Insofern darf man durchaus gespannt sein, was sich hier noch ergibt. Fakt ist: Das Ministerium hat auch erkannt, dass der Zustand so nicht bleiben kann. Aber ob der Referentenentwurf so bleibt, muss man einfach mal abwarten.
Hallo Herr Uhle,
mit Ihrer hoffentlich freundlichen Genehmigung als Ergänzung zum Thema hier mein Brief an die Bundesjustizministerin. Nachzulesen in meinem Blog http://hpderschreiber.blogger.de/?day=20121022:
Montag, 15. Oktober 2012
Offener Brief
h.p.barkam, 13:00h
H.P.Barkam
hp-der-schreiber@gmx.de
http://www.h-p-barkam.de
http://hpderschreiber.blogger.de
Frau
Bundesjustizministerin Leutheusser-Schnarrenberger
Betr.: 1. Jahresanmahnung für die Einführung konkreter Maßnahmen gegen missbräuchliche Abmahnungen.
Guten Tag Frau Bundesministerin,
am 27. Oktober 2011 haben Sie eine ‚Rede zur liberalen Netzpolitik’ beim Medientreff der FDP-Fraktion gehalten.
Auf Ihrer Homepage kann diese Rede bis heute 15.10.2012 unter der Überschrift
Es gilt das gesprochene Wort!
„Das Recht in der digitalen Welt – Perspektiven liberaler Netzpolitik“
gelesen werden.
Annähernd ein Jahr ist vergangen, seitdem Sie Ihre Rede vor einer breiten, fachkundigen Öffentlichkeit hielten. An diesem Tag sendeten Sie reichliche Worte in viele Richtungen.
Unter anderem versprachen Sie Millionen! Familien in Deutschland, die im Verlauf der letzten Jahre mit unverschämt überhöhten Anwaltsgebühren abgemahnt, oftmals in erhebliche finanzielle Schwierigkeiten gerieten, dem Abmahnmissbrauch endlich Einhalt zu bieten.
Zu Ihrer Erinnerung zitiere ich die entsprechenden Passagen folgend:
>> Ich werde einen Gesetzentwurf an die Ressorts versenden, der genau hier ansetzt: Wir werden mehr Transparenz für die Marktteilnehmer schaffen und dadurch vor allem kleinere Händler und Existenzgründer schützen, deren Geschäftsmodelle durch unverhältnismäßig hohe Abmahnkosten gefährdet werden. Der Gesetzentwurf ist ein Baustein für mehr Transparenz. Das Vorgehen gegen Abmahnmissbrauch unter Wettbewerbern ist aber nur ein erster Schritt.

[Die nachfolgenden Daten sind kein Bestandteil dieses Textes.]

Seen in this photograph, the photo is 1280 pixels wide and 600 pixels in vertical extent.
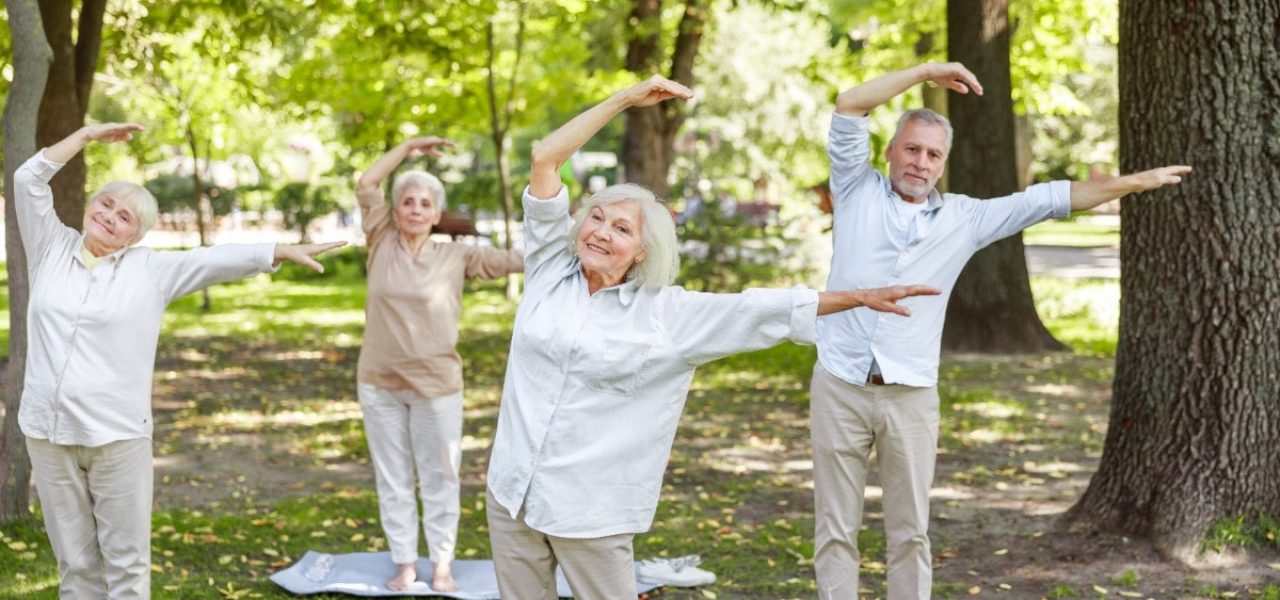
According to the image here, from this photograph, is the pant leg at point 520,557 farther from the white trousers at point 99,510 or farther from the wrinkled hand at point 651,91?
the white trousers at point 99,510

In einem weiteren Schritt werde ich konkrete Maßnahmen auch gegen missbräuchliche Abmahnungen im Bereich des Urheberrechts vorlegen. Der eigentliche Zweck der Abmahnungen, nämlich berechtigte Interessen von Rechteinhabern bereits außerhalb von Gerichtsverfahren einfordern zu können, scheint angesichts von jährlich 700.000 Abmahnungen gegen Urheberrechtverletzungen und anwaltlichen Geschäftsmodellen, die allein auf die massenhafte Abmahnung von Internetnutzern ausgerichtet sind, grundsätzlich in Frage gestellt. <<
Nun, ein Jahr später möchte ich gerne von Ihnen wissen, warum Sie aber auch gar nichts von Ihren zuvor zitierten Versprechungen eingehalten haben. Hierbei interessieren mich nicht die Hürden, die Sie nicht erreichen, erklimmen oder gar überspringen konnten, sondern einzig und allein das Ergebnis.
Des Weiteren erklären Sie mir doch einmal, wieso Sie trotz Ihres Misserfolgs in dieser Sache das Thema ‚missbräuchliche Abmahnungen’ nicht einmal mehr in der Themenliste auf Ihrer Homepage aufführen.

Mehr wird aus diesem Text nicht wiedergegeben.